Dec-16-14  Chess Dad: 39. Bxg7+ Rxg7 40. Qd8+ Qxd8 41. Rxd8+ Rg8 42. Rxg8# (either rook)
Dec-16-14  varishnakov: Black threatens mate so forcing moves are called for.

39.BxP+ RxB 40.Q-Q8+ and if 40...R-N1 41.RxR mate and if 40...QxQ 41.RxQ+ R-N1 42.RxR mate

Dec-16-14  varishnakov: <Black threatens mate so forcing moves are called for.>

Nevermind, black doesn't threaten mate. I missed the white rook holding the square.

Dec-16-14  RookFile: I like this, because it has a little trap for white to avoid.
Dec-16-14
Premium Chessgames Member
  kevin86: A forced mate in four! The x-ray attack on g8 by the white rook is paramount
Dec-16-14
Premium Chessgames Member
  Longview: Amazing, I saw this one with really no trouble at all.
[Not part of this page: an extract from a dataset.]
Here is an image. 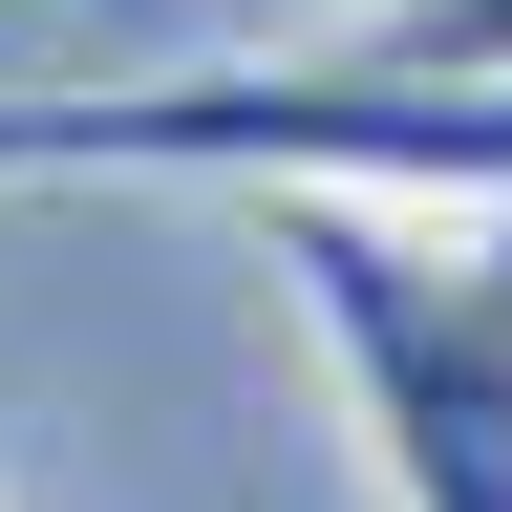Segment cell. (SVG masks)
Masks as SVG:
<instances>
[{"label": "cell", "instance_id": "6da1fadb", "mask_svg": "<svg viewBox=\"0 0 512 512\" xmlns=\"http://www.w3.org/2000/svg\"><path fill=\"white\" fill-rule=\"evenodd\" d=\"M363 192V214H512V86H406V64H171V86L0 107V192Z\"/></svg>", "mask_w": 512, "mask_h": 512}, {"label": "cell", "instance_id": "7a4b0ae2", "mask_svg": "<svg viewBox=\"0 0 512 512\" xmlns=\"http://www.w3.org/2000/svg\"><path fill=\"white\" fill-rule=\"evenodd\" d=\"M299 342L342 384L384 512H512V214H363L278 192Z\"/></svg>", "mask_w": 512, "mask_h": 512}, {"label": "cell", "instance_id": "3957f363", "mask_svg": "<svg viewBox=\"0 0 512 512\" xmlns=\"http://www.w3.org/2000/svg\"><path fill=\"white\" fill-rule=\"evenodd\" d=\"M342 64H406V86H512V0H363Z\"/></svg>", "mask_w": 512, "mask_h": 512}]
</instances>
My initial "gestalt" of the position said it had an easy finish for White and the problem was to find the first move forcing the others to follow. Start with the check and pawn capture that opens the g file is in actuality a removal of the guard to the back rank. The rest is seeing the forcing calculation through.

Well explained all. I do like that the discussion involves how to improve the game for both players<patzer2> and names for the attack<Once>. This is very helpful. I must admit I missed seeing any trap<Rookfile> and unless there is something in the last name of the Black player, I am also too dull to recognize the pun <JG27Pyth>.
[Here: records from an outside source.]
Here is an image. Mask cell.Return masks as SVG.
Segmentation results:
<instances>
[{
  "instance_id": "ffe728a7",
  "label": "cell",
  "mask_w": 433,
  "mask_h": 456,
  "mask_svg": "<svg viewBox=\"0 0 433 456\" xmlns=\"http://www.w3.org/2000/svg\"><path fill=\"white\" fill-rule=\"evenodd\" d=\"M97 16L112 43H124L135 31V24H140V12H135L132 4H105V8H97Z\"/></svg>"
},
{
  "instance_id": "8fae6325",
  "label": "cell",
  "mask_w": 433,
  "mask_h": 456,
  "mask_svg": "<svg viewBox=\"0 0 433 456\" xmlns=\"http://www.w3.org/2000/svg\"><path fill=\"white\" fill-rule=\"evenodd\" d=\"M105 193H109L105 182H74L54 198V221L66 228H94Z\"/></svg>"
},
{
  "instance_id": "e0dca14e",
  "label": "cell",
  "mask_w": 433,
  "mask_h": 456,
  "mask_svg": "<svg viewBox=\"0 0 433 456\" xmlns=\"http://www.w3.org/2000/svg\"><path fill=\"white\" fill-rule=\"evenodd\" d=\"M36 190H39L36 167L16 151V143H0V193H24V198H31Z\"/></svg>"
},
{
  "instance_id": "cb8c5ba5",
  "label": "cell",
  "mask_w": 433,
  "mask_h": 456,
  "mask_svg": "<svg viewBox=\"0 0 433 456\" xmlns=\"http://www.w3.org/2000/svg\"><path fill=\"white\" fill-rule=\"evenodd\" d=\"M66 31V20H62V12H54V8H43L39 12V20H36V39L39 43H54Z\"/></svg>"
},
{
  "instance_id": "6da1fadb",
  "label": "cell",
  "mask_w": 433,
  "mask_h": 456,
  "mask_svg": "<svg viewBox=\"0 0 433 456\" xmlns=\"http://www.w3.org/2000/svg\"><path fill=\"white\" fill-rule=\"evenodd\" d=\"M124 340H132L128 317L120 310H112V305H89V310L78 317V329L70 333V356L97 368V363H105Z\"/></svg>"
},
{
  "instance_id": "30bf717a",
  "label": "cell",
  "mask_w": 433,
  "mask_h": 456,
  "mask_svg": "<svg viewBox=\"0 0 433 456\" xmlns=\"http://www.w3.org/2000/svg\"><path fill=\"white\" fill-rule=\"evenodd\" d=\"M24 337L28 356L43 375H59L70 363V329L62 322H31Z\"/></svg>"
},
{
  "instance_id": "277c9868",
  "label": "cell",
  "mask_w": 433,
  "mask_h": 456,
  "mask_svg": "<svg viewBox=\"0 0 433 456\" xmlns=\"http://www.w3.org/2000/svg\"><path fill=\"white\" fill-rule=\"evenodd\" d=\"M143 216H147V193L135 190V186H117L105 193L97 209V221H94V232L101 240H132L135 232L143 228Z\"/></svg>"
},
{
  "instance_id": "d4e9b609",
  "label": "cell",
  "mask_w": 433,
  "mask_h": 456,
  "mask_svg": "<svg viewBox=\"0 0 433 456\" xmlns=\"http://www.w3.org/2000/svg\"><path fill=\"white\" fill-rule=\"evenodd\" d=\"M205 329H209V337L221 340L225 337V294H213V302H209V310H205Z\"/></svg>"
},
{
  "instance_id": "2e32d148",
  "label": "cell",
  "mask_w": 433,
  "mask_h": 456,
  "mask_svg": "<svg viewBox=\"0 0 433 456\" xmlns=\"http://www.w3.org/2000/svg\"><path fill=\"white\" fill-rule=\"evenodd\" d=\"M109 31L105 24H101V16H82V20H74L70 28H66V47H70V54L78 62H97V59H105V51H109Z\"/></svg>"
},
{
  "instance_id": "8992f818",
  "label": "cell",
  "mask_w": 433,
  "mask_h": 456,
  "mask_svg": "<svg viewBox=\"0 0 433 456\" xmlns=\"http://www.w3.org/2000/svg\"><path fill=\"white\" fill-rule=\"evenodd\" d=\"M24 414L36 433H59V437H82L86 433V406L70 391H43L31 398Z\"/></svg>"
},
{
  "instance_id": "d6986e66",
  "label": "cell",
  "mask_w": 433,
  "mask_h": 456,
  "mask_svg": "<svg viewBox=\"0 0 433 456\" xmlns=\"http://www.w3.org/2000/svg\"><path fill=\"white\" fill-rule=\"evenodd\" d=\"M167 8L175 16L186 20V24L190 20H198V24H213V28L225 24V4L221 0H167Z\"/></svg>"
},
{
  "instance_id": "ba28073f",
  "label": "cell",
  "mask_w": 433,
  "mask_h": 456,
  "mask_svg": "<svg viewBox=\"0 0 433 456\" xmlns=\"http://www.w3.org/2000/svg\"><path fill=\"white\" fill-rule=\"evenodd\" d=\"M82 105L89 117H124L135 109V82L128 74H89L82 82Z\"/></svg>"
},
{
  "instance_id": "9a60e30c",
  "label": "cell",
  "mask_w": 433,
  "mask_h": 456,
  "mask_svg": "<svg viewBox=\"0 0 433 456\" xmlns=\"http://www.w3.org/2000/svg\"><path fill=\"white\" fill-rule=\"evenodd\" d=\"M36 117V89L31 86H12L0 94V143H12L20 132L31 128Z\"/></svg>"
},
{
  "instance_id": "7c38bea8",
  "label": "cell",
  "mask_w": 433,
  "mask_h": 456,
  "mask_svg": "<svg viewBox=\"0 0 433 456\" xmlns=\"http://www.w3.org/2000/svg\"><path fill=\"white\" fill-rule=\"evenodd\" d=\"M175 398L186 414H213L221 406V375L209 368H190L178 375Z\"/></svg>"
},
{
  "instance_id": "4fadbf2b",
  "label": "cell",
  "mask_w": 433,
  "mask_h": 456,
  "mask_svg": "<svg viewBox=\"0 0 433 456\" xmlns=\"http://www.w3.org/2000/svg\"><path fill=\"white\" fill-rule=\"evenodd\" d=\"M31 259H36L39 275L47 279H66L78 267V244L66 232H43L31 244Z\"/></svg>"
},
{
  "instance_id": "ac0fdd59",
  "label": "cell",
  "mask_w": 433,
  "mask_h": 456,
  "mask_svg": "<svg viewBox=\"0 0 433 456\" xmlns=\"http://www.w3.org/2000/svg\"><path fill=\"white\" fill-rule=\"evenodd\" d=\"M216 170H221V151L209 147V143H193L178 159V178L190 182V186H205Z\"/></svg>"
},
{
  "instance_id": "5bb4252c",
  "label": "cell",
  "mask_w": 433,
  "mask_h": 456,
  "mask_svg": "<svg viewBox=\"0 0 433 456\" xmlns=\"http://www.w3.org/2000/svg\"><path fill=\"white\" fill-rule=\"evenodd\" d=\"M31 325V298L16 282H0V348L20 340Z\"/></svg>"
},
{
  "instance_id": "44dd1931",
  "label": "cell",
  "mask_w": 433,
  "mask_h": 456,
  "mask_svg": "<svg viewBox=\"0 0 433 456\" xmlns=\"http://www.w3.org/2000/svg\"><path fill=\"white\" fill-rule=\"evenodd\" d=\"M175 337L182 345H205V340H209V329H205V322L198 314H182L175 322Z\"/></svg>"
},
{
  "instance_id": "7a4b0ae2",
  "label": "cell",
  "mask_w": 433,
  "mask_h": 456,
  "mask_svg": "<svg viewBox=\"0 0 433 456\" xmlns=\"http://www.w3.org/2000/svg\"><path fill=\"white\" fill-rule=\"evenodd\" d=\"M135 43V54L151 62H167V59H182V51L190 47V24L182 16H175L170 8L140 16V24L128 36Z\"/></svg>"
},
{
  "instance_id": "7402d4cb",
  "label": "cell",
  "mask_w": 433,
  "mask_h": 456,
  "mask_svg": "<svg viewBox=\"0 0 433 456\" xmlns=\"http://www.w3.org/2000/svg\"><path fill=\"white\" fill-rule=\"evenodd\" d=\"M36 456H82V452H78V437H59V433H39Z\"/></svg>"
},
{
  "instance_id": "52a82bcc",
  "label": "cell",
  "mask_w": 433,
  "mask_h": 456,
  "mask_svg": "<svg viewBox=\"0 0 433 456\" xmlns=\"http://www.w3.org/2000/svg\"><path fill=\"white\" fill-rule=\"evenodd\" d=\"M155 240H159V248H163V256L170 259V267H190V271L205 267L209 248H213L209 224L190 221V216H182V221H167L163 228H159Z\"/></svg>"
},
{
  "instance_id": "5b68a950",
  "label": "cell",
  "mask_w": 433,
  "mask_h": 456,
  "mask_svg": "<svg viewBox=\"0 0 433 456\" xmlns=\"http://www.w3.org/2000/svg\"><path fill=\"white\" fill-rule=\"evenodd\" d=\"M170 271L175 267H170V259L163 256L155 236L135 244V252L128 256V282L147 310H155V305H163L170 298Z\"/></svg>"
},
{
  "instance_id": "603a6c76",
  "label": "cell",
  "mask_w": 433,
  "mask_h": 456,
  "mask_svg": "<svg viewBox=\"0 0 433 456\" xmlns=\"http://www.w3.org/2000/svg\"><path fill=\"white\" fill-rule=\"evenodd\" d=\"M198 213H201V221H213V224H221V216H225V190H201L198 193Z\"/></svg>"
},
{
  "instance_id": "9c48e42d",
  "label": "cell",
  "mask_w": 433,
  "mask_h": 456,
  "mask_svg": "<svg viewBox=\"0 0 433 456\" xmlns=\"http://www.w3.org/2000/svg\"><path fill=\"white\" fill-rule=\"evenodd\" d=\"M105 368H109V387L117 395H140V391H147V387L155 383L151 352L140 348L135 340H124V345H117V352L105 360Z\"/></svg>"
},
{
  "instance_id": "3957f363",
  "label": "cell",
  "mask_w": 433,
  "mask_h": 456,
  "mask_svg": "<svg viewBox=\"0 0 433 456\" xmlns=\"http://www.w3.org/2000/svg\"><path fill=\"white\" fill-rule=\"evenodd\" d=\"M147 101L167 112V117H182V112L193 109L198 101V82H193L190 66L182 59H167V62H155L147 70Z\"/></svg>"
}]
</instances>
Dec-16-14  BOSTER: < JG27Pyth:but there's a pun in there somethere>. Certainly, she knows this better that <bra-is-fit>.
Dec-16-14  ragtag: What's wrong with 39.Qh6?
Dec-16-14  Chichiboy: What about 28....Re8 instead of Rc7.
Dec-16-14  morfishine: <ragtag> If 39.Qh6?? Black wins with 39...Rxa1 and Black is two pawns up with the White Queen en prise
Dec-16-14
Premium Chessgames Member
  patzer2: If 28...Re8, then White wins after 29. Ne6! Qd7 30. Nexg7 .
Dec-16-14  dfcx: white to move. White is already ahead in material, also have a mate in 4 starting with 39.Bxg7+ Rxg7 40.Qd8+ Qxd8 (Rg8 41. Rxg8#) 41. Rxd8+ Rg8 42. Rxg8#

39.Qh6? allows black to draw with perpetual checks
39...Qa7+ 40. Kh1 Qa8+ 41. Kg1 ...
If white plays 40. Bd4? Qxd4+!followed by gxh6.